争うなら,ある個人に対して,一対一の魂と魂の関係において争いなさい。

その場合でも,穏やかに,敬意をもって,正しい良心で,自分の立場を弁明しなさい。

あなたがたは互いに教材になっています。人生において困難な人と真っ正面からぶつからなければならないとしたら,それはあなたに課せられた課題です。それはあなたの道の障害になる邪魔な石ではなく,あなたの道の本質的な部分をなす他山の石なのです。

だから,その人を憎むのではなく,かえってその人のためを思い,どうすれば互いに高めあえるのかを考えなさい。

その場合でも「あの人は精神的に劣っているから,この私が導いてやるのだ」といった思い上がった気持ちをいだいてはならない。

あなたが知らないだけで,相手は本当は天使かも知れないのです。天使が,あなたを試すために,あなたの右の頬を打ちに行くこともあるのです。

あなたの頬を打った人間は何も知らずにただ自己の劣悪な性根に駆られてそうしただけかも知れません。
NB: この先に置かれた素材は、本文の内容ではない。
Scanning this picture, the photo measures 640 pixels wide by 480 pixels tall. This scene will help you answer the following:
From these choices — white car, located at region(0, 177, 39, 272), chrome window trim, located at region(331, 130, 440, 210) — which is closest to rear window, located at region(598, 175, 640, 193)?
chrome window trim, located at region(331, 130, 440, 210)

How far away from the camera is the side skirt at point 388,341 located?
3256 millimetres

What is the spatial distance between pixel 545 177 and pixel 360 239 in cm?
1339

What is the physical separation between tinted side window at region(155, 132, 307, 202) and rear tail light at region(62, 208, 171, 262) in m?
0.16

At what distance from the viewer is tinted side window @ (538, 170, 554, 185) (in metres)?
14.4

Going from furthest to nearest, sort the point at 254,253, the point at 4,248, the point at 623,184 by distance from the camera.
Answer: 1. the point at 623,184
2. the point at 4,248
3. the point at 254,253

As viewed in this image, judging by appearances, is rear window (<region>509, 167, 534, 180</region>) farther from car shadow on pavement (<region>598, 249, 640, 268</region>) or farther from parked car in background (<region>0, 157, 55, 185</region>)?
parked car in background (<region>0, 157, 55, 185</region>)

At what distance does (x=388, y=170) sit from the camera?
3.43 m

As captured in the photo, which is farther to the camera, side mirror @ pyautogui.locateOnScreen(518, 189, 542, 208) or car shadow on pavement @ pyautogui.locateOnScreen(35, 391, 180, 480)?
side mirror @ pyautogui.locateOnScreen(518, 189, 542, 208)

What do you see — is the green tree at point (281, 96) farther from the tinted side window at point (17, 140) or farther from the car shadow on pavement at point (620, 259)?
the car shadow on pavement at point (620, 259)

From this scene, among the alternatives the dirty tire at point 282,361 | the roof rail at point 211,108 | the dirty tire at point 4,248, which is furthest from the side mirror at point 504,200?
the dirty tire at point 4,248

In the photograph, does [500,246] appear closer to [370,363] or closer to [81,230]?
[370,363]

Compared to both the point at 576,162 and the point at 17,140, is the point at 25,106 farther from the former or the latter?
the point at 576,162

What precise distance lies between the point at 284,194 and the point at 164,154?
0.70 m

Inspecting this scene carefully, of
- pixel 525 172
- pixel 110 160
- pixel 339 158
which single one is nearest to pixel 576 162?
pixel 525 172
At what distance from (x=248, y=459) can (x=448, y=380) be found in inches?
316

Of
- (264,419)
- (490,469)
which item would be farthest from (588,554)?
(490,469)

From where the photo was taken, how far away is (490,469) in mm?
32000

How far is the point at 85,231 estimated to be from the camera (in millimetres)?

けれど,あなたの頬が打たれたという「運のめぐりあわせ」は,実際,天の配剤です。

実に,あなたの身にふりかかることで,無意味なことは何ひとつありません。あなたにかかわってくる人間は,みな天使のようなものです。どんなに邪悪な人間でも,それがあなたの隣人となったなら,それは神から与えられた課題であり,深い意味での恵みなのです。

だから,どんな場合でも,他人を憎んではいけません。あなたが誰かを自分より劣ったものとして憎むなら,あなたはその憎しみゆえに低められます。低いものを憎んだからです。それでは5歳児と本気になってけんかする大人のようではありませんか……。

かえって優しさをもって相手に接しなさい。許せない相手を許しなさい。あなたの愛によっていくらかでも相手を向上させるためです。このようなきびしい愛によってこそ,あなた自身も高められるのです。自分を愛してくれる人を愛することなら,誰にでもできます。

他山の石をもって初めて宝石の輝きが完成されるのであれば,あなたは,その他山の石をもまた,かけがえのない至宝とみなさなければなりません。

あなたにかかわってくる人間はすべて,その人の意志とは無関係に,あなたにとっては天使です。